I may have started collecting wasps because no one could call me a sissy for catching something that can fight back, but I owe my continued fascination with these insects to a number of amazing mentors who showed me there is much more to hymenopterans than I ever imagined.
One of the entomologists I most admire is the late Howard Ensign Evans. Not only was he a world-class authority on Hymenoptera, but one of the most eloquent writers and “popularizers” of entomology that I have ever read. His classic Life on a Little-Known Planet is without a doubt the best introduction to insects for a general audience as has ever been published. Evans managed to maintain a passion for, and awe of, the natural world untarnished by the efforts of academia to reduce all to “models,” statistics, and biochemical reactions.
I also read Evans’ Wasp Farm, and The Pleasures of Entomology. His book Wasps, co-authored with Mary Jane West-Eberhard, was my wasp bible for many years. Mary Jane wrote an amazing and comprehensive biography of Dr. Evans that does his contributions to science and literature vastly more justice than I ever could here.

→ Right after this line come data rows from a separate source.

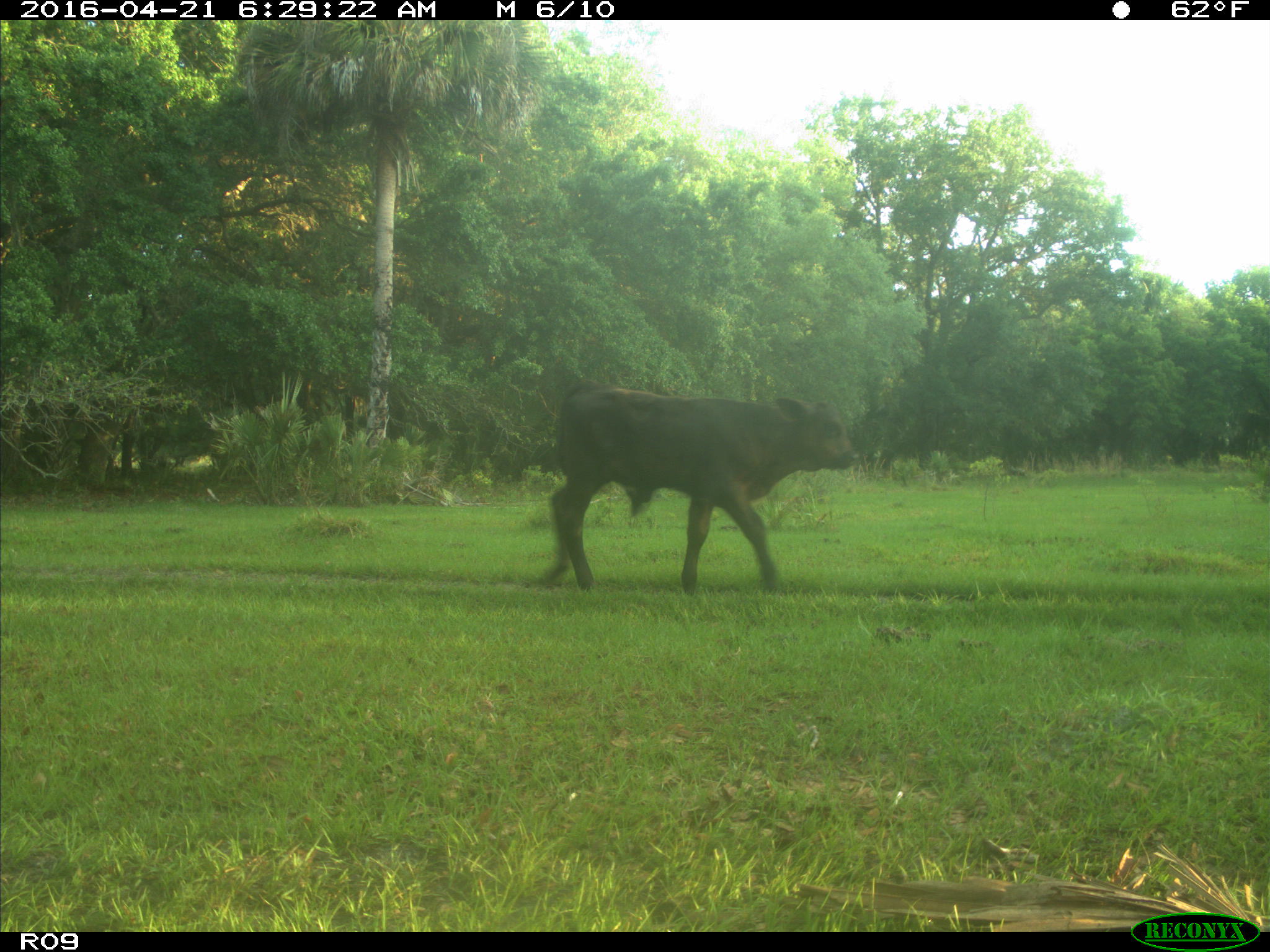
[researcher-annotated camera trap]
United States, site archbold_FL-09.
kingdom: Animalia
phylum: Chordata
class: Mammalia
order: Artiodactyla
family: Bovidae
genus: Bos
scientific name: Bos taurus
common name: domestic cow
Bos taurus (domestic cow).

I will always treasure a piece of correspondence I received from Dr. Evans in January of 1984 after I had written him for advice on how to make a living writing. He suggested that I would need “another means of support.” His sense of humor is another admirable quality.

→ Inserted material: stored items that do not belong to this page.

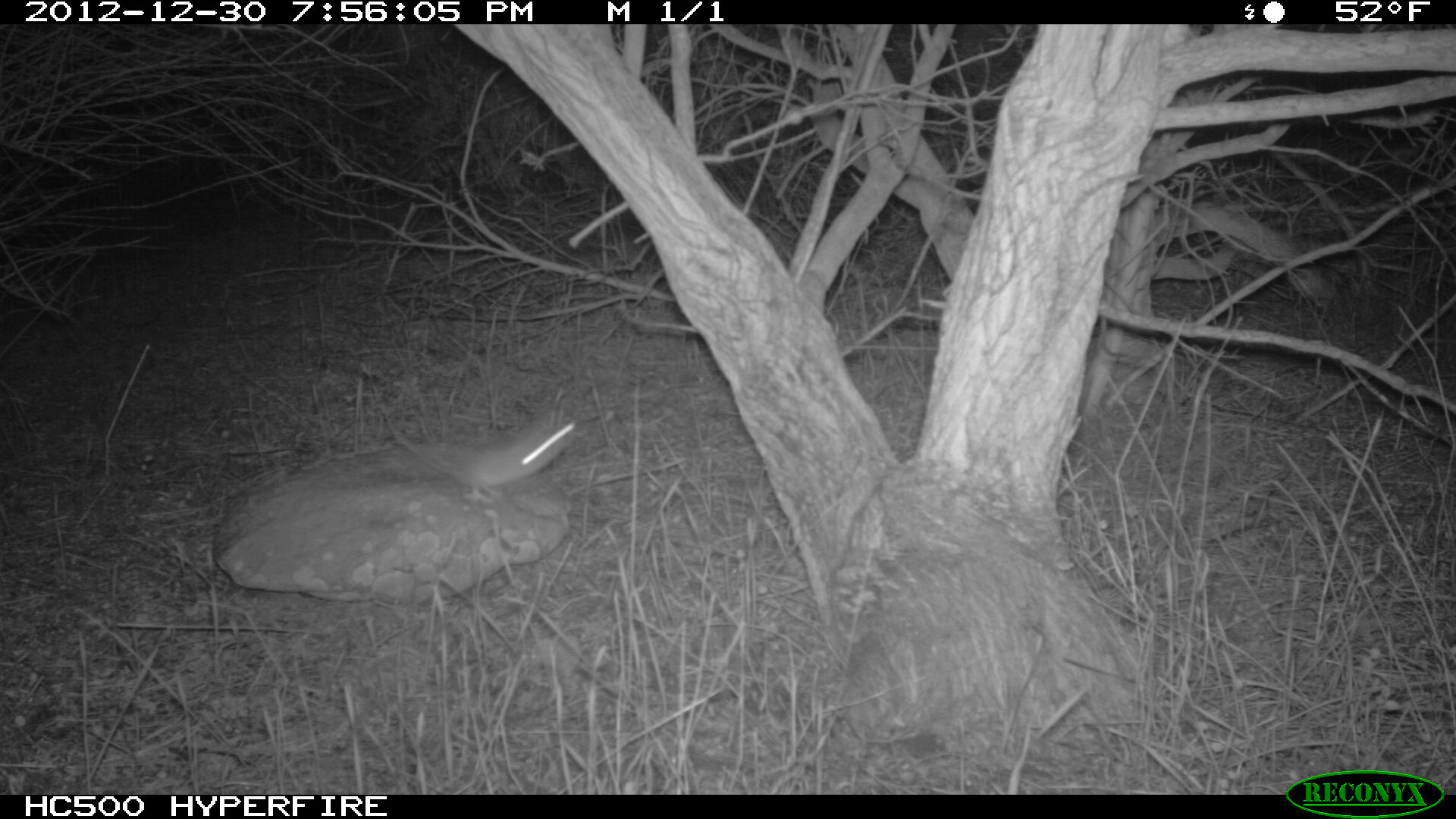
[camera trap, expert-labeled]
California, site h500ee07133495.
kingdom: Animalia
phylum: Chordata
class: Mammalia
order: Rodentia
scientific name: Rodentia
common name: rodent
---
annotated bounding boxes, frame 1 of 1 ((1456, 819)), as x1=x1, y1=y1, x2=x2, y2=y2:
rodent: x1=389, y1=422, x2=576, y2=501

Just last month I picked up Evans’ A Naturalist’s Years in the Rocky Mountains, which should serve me well in getting to know the fauna, flora, and seasons of my new Colorado Springs home.
Once I got to college at Oregon State University, I had the good fortune to become acquainted with Dr. George R. Ferguson. He was a taxonomist of the highest degree, working mostly on the genera Cerceris and Eucerceris, finishing what his friend and colleague the late Herm Scullen had started. Dr. Ferguson still found time to take me under his wing, providing many identifications for my growing collection.

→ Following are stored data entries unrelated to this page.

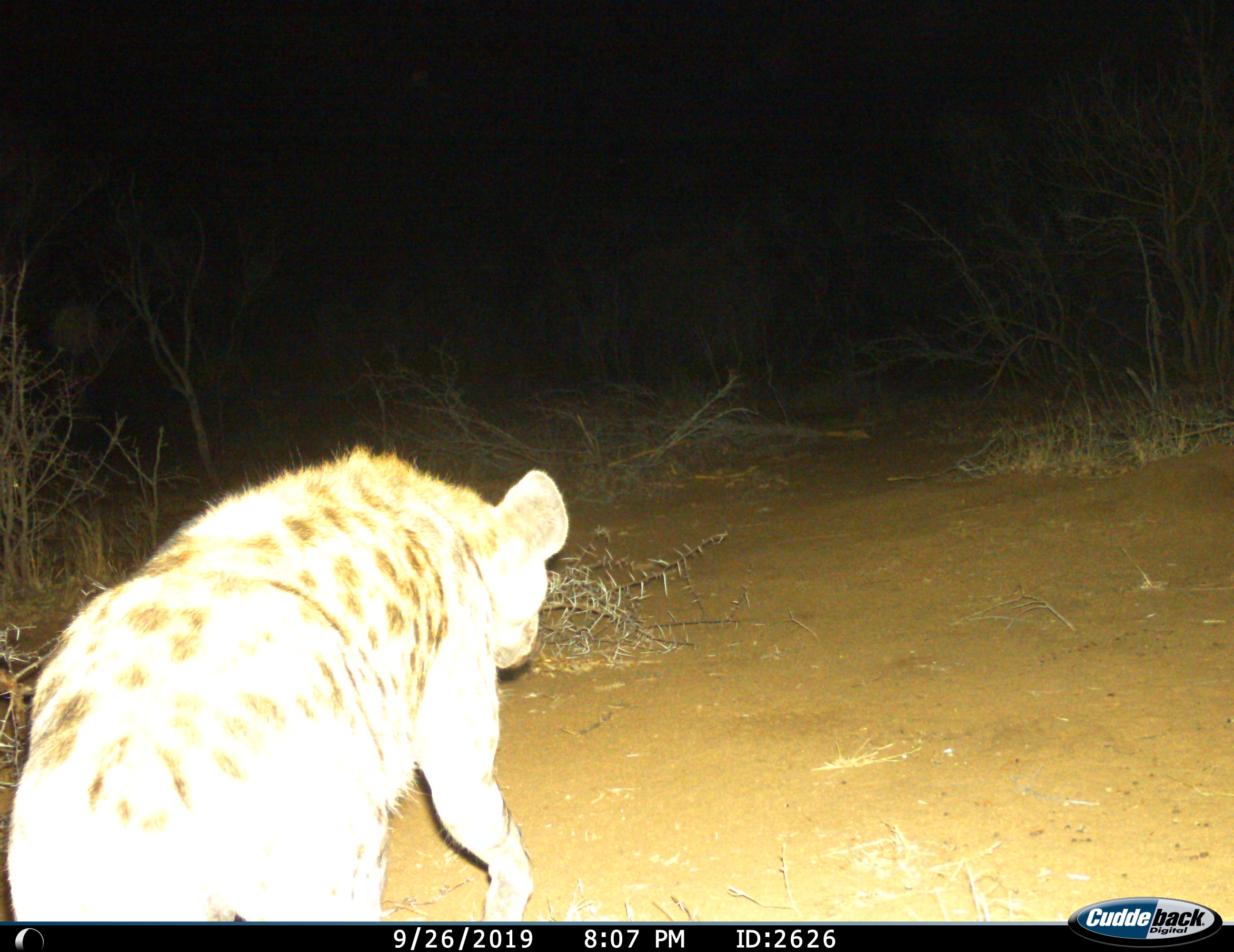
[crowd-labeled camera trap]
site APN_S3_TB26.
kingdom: Animalia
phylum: Chordata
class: Mammalia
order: Carnivora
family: Hyaenidae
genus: Crocuta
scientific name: Crocuta crocuta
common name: spotted hyena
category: hyenaspotted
Hyenaspotted (spotted hyena) (Crocuta crocuta), count 1. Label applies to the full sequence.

I’ll never forget the time I eagerly presented a small series of metallic blue sphecid wasps for his appraisal. He took a quick look and determined they were the Blue Mud Dauber, Chalybion californicum. I sighed and said that I thought they were the Steel Blue Cricket Hunter, Chlorion aerarium. He plucked out one specimen, stuck it under his microscope, and replied “Well, I’ll be, you’re right. They’re awful small, though.” He was right, too: they were males, and not particularly impressive examples of that gender, either.
Dr. Ferguson has since passed away as well, but I am delighted to report that his legacy lives on in the form of an endowment fund at OSU, which grants funding annually to outstanding undergrad and graduate students majoring in entomology there. I would expect nothing less from my most kind and generous mentor.
More than what these two men taught me about Hymenoptera was what they taught me about being a man and a human being. I hope I can be half as courteous and helpful to those who ask for my help. I hope I can be a positive and inspirational example to the students and scholars of tomorrow.